July 7, 2016 at 6:23 PM #799383phasterParticipant[quote=Rich Toscano][quote=bearishgurl]I don’t believe in “bubbles”[/quote]
Classic… is that you, Greenspan?[/quote]
BUT a believer in the tooth fair?? the solvency of public pensions??? etc????
[quote=bearishgurl][quote=phaster][quote=all][quote=bearishgurl]
There is a reason for everything. I’ll just leave it at that.[/quote]
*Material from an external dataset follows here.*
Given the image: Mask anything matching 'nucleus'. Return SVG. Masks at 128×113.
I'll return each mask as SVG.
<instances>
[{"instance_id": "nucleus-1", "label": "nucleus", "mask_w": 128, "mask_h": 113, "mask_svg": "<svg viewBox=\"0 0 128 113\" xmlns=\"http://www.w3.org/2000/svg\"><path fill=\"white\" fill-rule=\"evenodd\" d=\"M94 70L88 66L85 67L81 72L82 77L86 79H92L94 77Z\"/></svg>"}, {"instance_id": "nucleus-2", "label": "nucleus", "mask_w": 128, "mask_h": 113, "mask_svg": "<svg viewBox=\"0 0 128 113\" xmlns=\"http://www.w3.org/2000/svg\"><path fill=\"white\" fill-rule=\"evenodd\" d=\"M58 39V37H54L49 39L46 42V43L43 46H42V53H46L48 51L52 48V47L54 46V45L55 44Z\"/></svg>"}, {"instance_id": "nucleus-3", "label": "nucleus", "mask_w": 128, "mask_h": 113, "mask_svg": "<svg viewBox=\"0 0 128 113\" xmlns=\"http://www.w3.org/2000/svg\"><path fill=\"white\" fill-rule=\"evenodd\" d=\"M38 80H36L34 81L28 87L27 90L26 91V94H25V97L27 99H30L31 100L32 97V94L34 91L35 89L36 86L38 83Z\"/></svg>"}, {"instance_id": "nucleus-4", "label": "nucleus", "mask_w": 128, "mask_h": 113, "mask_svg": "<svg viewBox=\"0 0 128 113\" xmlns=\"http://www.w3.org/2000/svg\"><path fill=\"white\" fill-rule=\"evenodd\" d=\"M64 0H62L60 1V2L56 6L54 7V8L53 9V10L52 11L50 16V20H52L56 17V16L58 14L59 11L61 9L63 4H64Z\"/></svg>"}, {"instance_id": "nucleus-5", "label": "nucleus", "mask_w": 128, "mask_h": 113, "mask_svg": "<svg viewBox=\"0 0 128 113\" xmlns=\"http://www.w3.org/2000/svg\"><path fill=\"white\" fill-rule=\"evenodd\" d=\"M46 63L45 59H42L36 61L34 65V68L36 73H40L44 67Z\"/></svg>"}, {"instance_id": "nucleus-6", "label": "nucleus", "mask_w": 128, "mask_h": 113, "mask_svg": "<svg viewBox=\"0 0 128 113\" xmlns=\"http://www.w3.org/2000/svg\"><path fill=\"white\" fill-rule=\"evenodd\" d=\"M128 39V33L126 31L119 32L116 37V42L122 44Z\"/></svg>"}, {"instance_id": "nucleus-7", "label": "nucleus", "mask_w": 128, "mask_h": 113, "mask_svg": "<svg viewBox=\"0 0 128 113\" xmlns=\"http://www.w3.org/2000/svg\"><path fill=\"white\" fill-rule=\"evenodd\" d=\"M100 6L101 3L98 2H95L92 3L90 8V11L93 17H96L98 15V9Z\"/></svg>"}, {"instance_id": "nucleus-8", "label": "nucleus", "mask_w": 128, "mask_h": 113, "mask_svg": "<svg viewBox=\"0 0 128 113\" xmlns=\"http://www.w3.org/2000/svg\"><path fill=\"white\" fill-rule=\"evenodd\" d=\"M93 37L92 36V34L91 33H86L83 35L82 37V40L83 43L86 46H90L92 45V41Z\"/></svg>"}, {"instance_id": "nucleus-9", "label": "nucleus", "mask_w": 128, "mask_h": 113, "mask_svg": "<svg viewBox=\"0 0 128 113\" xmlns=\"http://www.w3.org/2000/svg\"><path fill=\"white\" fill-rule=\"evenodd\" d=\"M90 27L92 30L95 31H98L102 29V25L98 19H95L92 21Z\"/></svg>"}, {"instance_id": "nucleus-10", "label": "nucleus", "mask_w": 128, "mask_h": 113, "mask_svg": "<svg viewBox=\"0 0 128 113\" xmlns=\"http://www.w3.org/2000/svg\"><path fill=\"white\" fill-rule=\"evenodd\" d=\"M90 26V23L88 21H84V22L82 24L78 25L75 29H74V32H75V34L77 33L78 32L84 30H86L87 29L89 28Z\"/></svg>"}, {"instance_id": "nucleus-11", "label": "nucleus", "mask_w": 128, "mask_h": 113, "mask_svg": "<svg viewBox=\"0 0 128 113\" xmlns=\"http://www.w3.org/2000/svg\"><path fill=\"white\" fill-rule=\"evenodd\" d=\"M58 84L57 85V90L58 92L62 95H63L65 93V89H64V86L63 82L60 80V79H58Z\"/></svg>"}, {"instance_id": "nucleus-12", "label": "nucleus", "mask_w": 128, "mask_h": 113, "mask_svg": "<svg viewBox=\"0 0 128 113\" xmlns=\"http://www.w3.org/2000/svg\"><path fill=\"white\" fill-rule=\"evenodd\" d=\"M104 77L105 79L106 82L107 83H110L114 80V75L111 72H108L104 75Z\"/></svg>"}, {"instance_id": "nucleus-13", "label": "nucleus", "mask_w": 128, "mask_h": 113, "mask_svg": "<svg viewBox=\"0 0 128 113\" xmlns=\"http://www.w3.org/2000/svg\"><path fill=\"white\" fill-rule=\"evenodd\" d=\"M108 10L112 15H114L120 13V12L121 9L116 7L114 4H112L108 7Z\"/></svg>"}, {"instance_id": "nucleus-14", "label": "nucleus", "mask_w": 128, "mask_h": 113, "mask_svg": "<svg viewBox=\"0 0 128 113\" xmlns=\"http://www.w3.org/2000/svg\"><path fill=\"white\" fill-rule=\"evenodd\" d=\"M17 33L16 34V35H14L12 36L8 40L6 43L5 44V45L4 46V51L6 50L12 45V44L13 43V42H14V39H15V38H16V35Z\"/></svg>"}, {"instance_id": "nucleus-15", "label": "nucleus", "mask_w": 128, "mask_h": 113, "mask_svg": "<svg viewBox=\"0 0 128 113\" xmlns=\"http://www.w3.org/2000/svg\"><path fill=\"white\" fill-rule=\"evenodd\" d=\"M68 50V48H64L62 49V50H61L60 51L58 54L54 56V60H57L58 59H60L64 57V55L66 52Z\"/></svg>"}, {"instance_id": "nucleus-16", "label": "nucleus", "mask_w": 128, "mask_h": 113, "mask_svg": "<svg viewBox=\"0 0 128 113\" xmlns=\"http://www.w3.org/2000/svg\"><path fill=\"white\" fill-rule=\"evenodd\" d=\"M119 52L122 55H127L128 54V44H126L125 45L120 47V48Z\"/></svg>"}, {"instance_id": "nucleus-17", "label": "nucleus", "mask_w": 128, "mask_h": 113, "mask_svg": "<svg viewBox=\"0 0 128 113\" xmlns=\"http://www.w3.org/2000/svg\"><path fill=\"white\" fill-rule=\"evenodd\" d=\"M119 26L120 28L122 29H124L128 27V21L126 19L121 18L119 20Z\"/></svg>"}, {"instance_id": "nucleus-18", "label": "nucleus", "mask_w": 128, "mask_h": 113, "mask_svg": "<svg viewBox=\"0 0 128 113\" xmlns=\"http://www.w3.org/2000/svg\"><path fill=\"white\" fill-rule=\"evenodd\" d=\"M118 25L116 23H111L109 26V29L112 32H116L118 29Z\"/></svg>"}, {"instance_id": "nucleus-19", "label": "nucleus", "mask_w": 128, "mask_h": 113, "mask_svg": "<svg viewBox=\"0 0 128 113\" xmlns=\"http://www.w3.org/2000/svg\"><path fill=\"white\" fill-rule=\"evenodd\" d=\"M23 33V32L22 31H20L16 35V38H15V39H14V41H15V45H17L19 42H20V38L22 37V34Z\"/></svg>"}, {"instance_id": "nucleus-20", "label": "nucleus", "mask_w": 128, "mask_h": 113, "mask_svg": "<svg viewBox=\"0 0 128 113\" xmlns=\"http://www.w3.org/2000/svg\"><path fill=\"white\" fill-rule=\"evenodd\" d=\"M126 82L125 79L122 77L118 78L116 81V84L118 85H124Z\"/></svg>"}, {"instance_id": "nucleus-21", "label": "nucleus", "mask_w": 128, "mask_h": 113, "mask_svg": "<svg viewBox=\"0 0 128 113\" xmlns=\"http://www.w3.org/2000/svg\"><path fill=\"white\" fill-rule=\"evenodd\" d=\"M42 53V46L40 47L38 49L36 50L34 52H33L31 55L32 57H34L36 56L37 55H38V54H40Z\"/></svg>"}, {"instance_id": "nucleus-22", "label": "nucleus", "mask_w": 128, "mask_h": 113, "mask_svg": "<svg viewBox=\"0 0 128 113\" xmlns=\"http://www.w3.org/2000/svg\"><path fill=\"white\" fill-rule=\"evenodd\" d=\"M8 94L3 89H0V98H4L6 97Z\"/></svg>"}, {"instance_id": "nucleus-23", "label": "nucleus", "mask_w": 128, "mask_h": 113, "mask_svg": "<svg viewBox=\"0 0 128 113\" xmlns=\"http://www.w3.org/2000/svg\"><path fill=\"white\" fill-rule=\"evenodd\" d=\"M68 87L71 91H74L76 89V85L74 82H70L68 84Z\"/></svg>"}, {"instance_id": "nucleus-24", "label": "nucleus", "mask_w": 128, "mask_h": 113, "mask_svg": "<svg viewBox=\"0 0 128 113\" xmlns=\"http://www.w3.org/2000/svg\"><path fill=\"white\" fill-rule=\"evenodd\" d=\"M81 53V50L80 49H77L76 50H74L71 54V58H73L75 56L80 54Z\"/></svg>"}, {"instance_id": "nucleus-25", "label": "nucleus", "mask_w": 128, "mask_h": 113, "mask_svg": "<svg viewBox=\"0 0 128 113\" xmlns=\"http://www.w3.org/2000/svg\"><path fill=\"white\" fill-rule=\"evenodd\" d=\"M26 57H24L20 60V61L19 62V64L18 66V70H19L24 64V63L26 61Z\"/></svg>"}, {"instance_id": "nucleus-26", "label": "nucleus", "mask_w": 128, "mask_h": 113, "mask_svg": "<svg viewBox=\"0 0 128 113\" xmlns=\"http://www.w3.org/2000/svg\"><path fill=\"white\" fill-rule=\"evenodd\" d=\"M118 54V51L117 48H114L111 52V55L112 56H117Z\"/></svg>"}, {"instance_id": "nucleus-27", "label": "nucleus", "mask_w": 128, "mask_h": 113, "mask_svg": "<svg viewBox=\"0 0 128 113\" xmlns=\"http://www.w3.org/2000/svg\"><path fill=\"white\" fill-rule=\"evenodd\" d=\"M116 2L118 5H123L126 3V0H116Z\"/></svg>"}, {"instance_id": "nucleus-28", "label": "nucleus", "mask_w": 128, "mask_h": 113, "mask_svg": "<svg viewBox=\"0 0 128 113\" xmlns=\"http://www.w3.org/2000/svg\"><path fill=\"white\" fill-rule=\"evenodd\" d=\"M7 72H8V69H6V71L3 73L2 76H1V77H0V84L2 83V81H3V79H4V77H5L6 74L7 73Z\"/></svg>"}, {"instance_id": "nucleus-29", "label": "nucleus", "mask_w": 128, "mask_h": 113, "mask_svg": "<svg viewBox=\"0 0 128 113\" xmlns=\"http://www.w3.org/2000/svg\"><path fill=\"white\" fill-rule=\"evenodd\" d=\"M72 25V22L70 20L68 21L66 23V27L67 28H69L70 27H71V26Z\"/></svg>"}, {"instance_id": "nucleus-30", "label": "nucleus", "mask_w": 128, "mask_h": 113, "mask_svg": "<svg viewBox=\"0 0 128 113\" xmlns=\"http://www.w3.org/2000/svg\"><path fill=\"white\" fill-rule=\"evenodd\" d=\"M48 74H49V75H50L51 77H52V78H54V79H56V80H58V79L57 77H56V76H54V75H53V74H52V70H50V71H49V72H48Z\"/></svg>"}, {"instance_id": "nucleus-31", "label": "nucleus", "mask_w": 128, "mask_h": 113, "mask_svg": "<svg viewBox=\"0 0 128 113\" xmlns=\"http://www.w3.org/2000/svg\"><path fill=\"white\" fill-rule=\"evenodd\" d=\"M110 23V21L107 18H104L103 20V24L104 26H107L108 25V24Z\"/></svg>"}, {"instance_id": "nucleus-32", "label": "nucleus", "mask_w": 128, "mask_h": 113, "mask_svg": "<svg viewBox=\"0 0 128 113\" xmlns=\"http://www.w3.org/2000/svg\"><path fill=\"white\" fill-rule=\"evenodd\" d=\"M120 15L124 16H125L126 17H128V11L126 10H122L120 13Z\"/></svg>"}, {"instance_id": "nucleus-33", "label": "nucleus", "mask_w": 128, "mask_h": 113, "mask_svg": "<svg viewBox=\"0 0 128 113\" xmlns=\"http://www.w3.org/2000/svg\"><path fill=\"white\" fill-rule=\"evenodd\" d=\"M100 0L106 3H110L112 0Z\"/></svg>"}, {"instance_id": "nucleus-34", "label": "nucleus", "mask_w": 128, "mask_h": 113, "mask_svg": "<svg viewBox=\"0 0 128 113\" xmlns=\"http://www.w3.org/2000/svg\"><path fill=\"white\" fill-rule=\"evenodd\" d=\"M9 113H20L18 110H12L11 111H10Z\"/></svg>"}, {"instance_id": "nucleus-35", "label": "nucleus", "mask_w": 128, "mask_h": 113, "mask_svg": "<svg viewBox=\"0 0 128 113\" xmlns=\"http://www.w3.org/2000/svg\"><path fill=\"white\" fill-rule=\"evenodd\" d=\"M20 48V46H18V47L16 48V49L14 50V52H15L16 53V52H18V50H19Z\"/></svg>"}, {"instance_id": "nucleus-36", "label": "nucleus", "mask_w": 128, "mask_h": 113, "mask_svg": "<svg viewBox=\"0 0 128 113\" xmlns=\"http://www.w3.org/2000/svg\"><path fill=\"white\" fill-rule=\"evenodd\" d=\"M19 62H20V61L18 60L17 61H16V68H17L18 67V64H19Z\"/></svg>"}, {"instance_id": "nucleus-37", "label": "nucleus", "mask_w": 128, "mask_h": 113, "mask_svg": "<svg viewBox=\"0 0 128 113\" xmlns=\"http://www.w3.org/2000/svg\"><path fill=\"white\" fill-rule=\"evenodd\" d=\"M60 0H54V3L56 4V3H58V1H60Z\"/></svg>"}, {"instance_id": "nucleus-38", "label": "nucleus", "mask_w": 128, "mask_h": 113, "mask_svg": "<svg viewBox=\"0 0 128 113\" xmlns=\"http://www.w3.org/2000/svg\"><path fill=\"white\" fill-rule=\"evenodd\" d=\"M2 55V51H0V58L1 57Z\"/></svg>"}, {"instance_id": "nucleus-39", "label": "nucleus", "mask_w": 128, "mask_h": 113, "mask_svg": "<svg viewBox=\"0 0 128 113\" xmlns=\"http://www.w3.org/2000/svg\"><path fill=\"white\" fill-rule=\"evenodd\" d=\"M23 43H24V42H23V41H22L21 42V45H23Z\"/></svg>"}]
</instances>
No! Not another cliffhanger!
Let me guess, John Snow’s spirit lives through his pup?[/quote]its the weekend so just thought I’d drop in and see if there was any reply to the pension debate
http://piggington.com/how_will_unfunded_pensions_affect_economy?page=6#comment-263227
I see there is no-response so guess that cliffhanger is on hold for a while….[/quote]FYI, phaster, I know you’ve been waiting with bated breath but I just want you to know that I have that PERB Decision of 12/29/15 sitting right here on top of my desk printed out with stick-note tabs throughout. I had to leave it to take a couple of jobs and have been working on taxes this weekend as I have been preparing returns for other family members who need them done ASAP for other purposes. I DO HOPE to get my opinion of it posted here soon and I do sincerely apologize for any inconvenience this may have caused you. PERB is one of my very favoritist (is that a word?) gubment tribunals in the whole wide world and they serve an important purpose which no other entity can.
Thank you for your patience![/quote]
http://piggington.com/ot_predictions_2016_presidential_election?page=5#comment-264480
July 7, 2016 at 7:19 PM #799386barnaby33ParticipantSo to paraphrase, you’ve already found one needle in a haystack and you are now looking for a second. Good luck jfel! I don’t mean that sarcastically.
Does safety trump school quality? What’s your maximum commute time, because where I grew up in 92082 was very safe, though rural. I wouldn’t have called the schools awesome but they weren’t bad.